His hand slid between them, his fingers finding the swollen, sensitive peak of her. He circled it, his touch firm, knowing exactly how she liked it. Her hips jerked, meeting his thrusts with a new urgency. “Theo,” she chanted, her voice breaking. “Theo, please.”
He felt her inner muscles begin to flutter around him, the first tremors of her climax. It pulled his own release from the base of his spine, a rising tide he could no longer hold back. “Look at me,” he growled, his thrusts becoming shorter, harder, desperate. “Look at me when you come.”

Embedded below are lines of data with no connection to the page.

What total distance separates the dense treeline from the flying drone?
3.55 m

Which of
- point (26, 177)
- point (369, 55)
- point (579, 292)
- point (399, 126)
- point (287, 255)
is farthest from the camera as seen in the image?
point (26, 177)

Her gold eyes flew open, locking with his. He saw the exact moment she shattered. Her mouth opened in a silent cry, her body bowing beneath his, clenching around him in rhythmic, milking pulses. It was too much. His own control snapped. He drove into her one last, deep time, and spilled himself with a raw, guttural shout, his seed pumping hot into her welcoming depths. He collapsed onto her, careful to keep his weight off her belly, his face buried in her neck, his entire body shuddering with the force of it.
They lay like that for a long time, tangled on the rug, slick with sweat, the fire painting their skin in gold. His softening c**k was still nestled inside her, a final, intimate connection. He could feel the faint, fluttering kicks against his abdomen. Their child. Between them.
Eventually, he shifted, pulling out of her gently. He fetched the damp cloth from the bucket and cleaned her with the same tenderness she had shown him that morning, wiping the evidence of their joining from her thighs. Then he lay back down beside her, pulling her into his side, her head on his chest. He stared up at the rough-hewn beams of the ceiling, his heart a slow, heavy drum in his chest.
Her hand rested on his sternum, over his heartbeat. “The tree,” she murmured, drowsy. “Tomorrow, you will show me how to shape it.”
He pressed a kiss to her hair. “Yes.”
It was a promise. Not just about the wood. About all of it. The shaping. The building. The life they would make from the ruins of what he had been. He held her, the conqueror conquered, the cage dismantled, and for the first time, he did not fear the open sky.